To build the “most competitive supply chain”, ITC has started to build large integrated manufacturing facilities across India, primarily to produce consumables such as staples and juices. But some facilities will also have the capability to produce other consumer goods, according to Puri.
Investment in these facilities will range from “a couple of hundred crore” to Rs.1,500-1,700 crore, said Puri.
According to a recent research report by Edelweiss Securities Ltd, at least 20 such facilities are under various stages of implementation. Puri said ITC is pursuing 65 different projects (not all related to consumer goods) which would entail a total investment of Rs.25,000 crore.
Alongside, ITC will continue to invest in building new hotels at a time when most other competitors have stopped spending on real estate because of what they claim to be excessive room inventory in key markets. For ITC, too, cash flows from the business are under pressure, but it is bullish on the long-term potential of hotels in India.
“We are not in the business for the here and now,” said Puri, rejecting theories that the key to boosting profitability is to remain asset-light. “We are extremely optimistic about the future of this business and about the Indian economy,” Puri said. “You cannot create assets when the upturn comes.”
Unlike other hotel chains, Puri said ITC is “more likely than not” to manage its own properties, especially upscale ones.

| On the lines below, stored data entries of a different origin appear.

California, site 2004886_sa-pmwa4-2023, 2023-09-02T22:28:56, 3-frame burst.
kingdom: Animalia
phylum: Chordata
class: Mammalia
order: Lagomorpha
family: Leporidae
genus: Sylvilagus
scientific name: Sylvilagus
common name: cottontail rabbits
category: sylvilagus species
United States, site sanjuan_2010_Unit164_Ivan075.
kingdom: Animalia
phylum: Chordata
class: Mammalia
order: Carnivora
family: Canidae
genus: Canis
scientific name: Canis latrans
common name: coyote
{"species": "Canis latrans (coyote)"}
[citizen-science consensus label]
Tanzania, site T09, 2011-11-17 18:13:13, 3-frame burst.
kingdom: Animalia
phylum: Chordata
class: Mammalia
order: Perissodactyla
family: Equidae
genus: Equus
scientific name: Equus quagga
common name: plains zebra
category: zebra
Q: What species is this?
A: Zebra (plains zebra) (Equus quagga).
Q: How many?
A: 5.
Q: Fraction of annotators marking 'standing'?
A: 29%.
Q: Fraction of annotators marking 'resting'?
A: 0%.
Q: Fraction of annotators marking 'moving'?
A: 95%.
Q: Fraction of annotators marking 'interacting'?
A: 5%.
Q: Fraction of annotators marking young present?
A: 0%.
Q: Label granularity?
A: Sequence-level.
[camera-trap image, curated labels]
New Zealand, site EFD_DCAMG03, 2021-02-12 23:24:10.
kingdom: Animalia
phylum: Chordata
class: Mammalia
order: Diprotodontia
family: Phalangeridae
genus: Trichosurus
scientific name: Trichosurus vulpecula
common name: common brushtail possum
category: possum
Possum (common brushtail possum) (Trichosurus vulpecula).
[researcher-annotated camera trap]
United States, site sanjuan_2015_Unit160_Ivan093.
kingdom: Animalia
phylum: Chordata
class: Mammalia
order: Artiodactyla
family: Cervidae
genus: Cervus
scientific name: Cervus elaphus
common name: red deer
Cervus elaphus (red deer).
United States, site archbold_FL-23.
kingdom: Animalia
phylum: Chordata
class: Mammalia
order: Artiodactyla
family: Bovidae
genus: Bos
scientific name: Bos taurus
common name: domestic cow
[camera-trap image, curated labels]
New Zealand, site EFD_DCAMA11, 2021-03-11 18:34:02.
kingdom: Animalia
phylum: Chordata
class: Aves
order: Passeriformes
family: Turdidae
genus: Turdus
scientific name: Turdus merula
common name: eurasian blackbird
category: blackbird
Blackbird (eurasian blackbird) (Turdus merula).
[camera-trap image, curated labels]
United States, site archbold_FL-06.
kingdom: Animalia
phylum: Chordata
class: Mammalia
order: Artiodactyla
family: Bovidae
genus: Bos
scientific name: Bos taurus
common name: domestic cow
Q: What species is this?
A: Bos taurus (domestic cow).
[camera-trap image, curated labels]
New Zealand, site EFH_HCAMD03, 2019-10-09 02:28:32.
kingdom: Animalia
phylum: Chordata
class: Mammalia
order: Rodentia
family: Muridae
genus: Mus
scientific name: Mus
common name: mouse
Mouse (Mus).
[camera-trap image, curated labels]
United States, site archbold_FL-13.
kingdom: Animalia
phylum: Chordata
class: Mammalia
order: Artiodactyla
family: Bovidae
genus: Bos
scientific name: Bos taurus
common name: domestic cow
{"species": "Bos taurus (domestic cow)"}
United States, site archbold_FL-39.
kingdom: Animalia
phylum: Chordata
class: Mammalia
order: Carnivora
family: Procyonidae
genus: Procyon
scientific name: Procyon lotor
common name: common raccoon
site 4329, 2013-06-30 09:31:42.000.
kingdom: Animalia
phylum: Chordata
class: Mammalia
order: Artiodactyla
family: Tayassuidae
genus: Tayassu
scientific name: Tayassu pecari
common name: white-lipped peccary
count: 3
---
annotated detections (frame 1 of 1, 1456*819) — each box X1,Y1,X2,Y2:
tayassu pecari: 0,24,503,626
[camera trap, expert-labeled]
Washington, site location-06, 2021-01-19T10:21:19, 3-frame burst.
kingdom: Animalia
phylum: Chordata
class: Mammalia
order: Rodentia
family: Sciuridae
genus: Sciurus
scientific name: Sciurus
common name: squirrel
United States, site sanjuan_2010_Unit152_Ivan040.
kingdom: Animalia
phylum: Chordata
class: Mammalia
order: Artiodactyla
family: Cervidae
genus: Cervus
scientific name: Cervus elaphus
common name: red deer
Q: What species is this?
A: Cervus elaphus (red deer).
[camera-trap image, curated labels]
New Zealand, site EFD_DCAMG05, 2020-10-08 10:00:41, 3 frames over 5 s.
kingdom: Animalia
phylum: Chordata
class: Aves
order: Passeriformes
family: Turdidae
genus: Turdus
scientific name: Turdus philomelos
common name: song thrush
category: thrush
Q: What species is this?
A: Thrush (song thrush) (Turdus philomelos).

It takes time to build such properties, he added.
Speaking about ITC’s cigarette business, Puri confirmed that there were small gains in sales by volume in the June quarter, but they could at best be described as “stabilization”. According to Edelweiss’s estimates, cigarette volumes in the June quarter had grown 3-4%.
Makers of legitimate cigarettes such as ITC continue to face pressure from contraband—or tax-evaded cigarettes—and “demand created by legal products is increasingly being fulfilled by illegitimate ones”, he said.
Trade margins that retailers get from suppliers of contraband—whether produced locally or imported from outside India—are “huge” and “by some estimates, tax arbitrage in cigarettes is now more lucrative than gold”, according to Puri.